You've got at least 3 clocks I can see in your system. One of them looks like the cpu clock, so I guess that won't be having any effect when the screen memory isn't accessed by the CPU. However it looks like both the others are used, so are you sure that all the setup/hold time requirements are being met if the D input to a flip-flop changes on one clock but the flip-flop itself is clocked by the other?

With xilinx CPLDs I had the effect that sometimes I had to be careful to double buffer signals. When I drove a pipeline always on the same clock edge, sometimes signals would 'overtake' a step as the clock was probably distributed differently and the result of the previous stage was already visible on the following step but in the same clock cycle. That resulted in flickering in my VGA card...
So I had to buffer on the opposite edge between stages. At least that's what I figured and the 'double buffering' at least helped.

André

_________________
Author of the GeckOS multitasking operating system, the usb65 stack, designer of the Micro-PET and many more 6502 content: http://6502.org/users/andre/

Just to post a follow up on this subject.

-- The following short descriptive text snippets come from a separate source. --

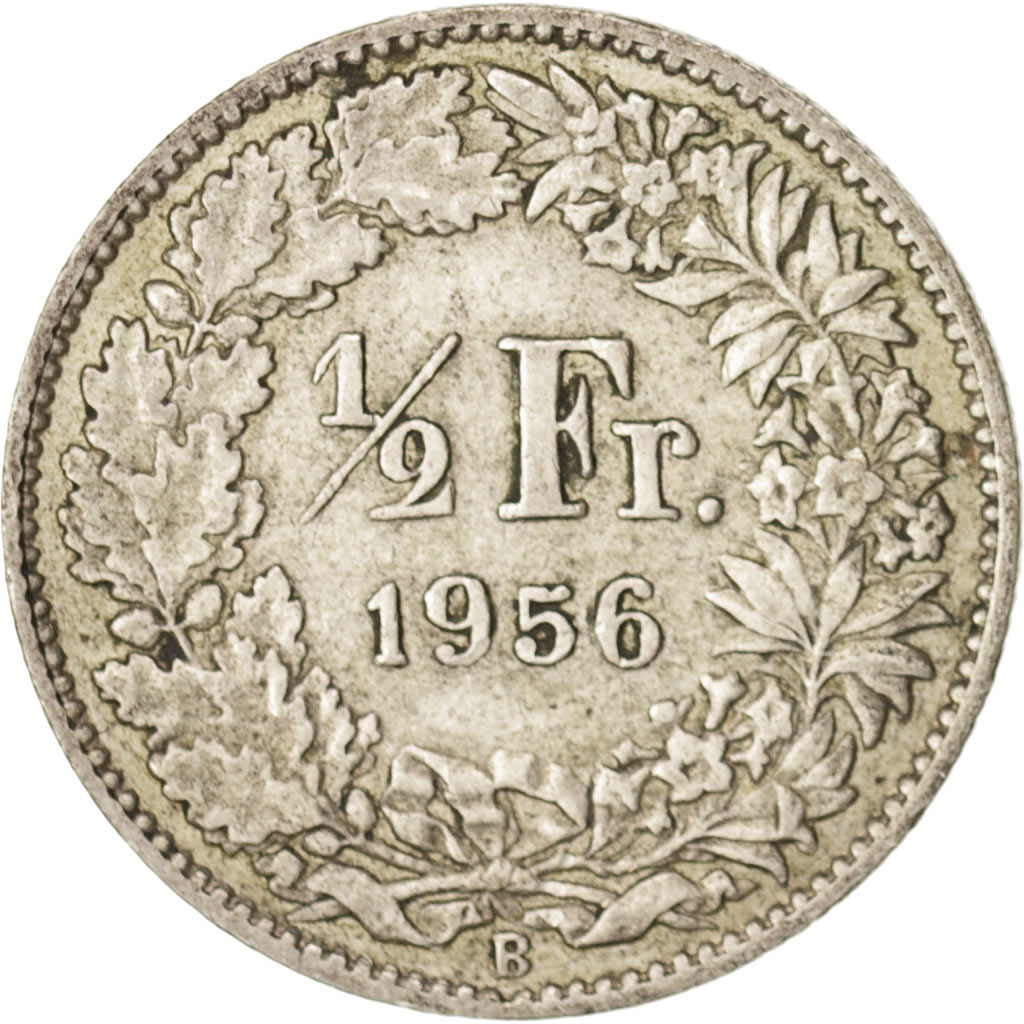 Moneda, Suiza, 1/2 Franc, 1956, Bern, MBC+, Plata, KM:23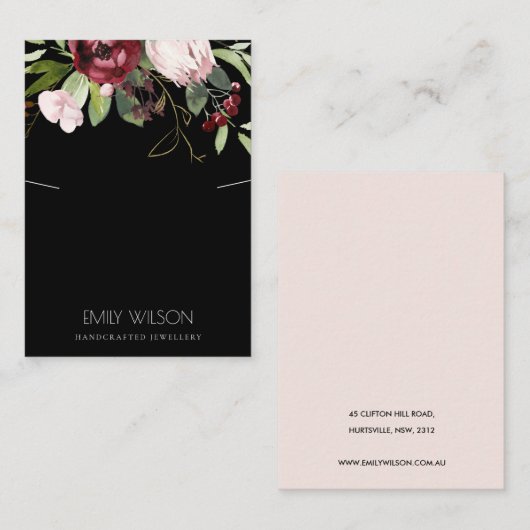 BLUSH BLACK BURGUNDY PROTEA FLORA KETTING VISITEKAARTJE (Voorkant / Achterkant)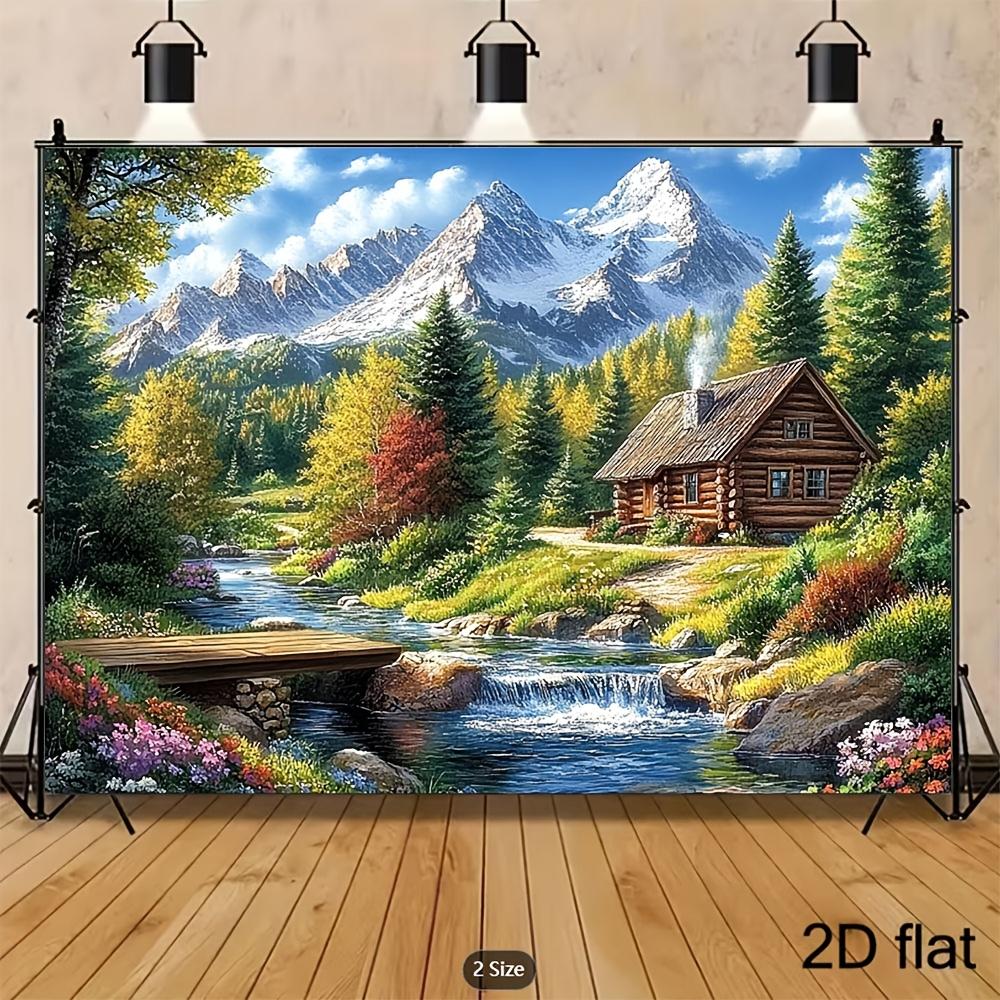 2D Plane 1 Piece of Mountain Cabin Landscape Background Fabric Suitable for Home Wall Decoration Photography and Parties
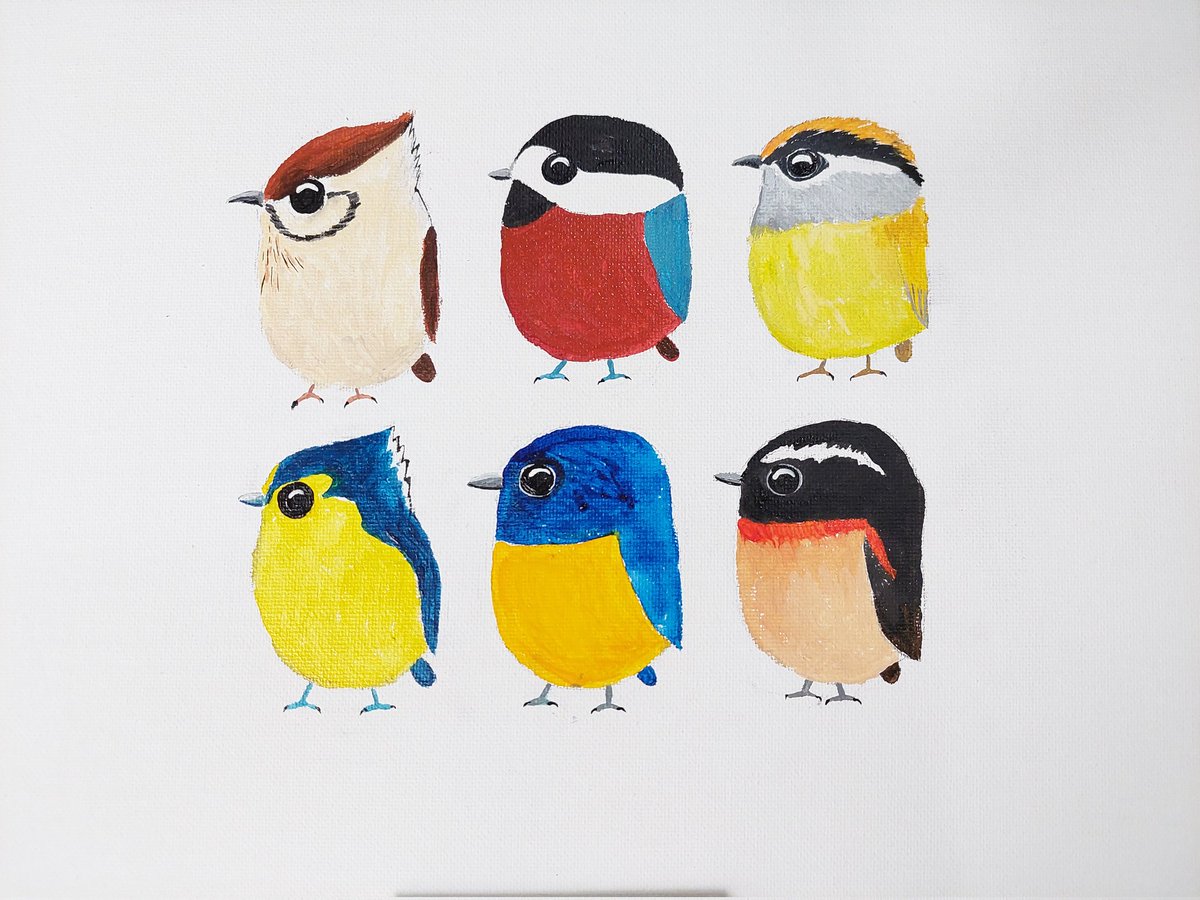 EmilyChu_Owl's tweet photo. 慢慢地回到正常生活，慢 生 活中，慢慢的把想做的事，慢慢地做
告訴自己休息不是偷懶，不要跟別人比較成就
#特種部隊 來啦！
#特有種 #山鳥 #冠羽畫眉 #赤���山雀
#壓克力畫 #endemicspeciesofbirds https://t.co/PRvgIwoPqK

This is resolved and here is sort of the final state

On the rising edge of the video clock I latch in the horizontal and vertical counters which are piped over to the ram

on the negedge of the video clock the video positions are latched into a buffer register along with the returned data from the ram

on the posedge the buffered positions are set to the output registers that go to the HDMI driver itself

This results in a 1 clock delay from the signal generator to the hdmi signal itself allowing time for the the ram to become valid. The output of the ram feeds to color palette and/or the font rom which is a continual assignment that sends the final pixel data to the HDMI driver. Works perfectly.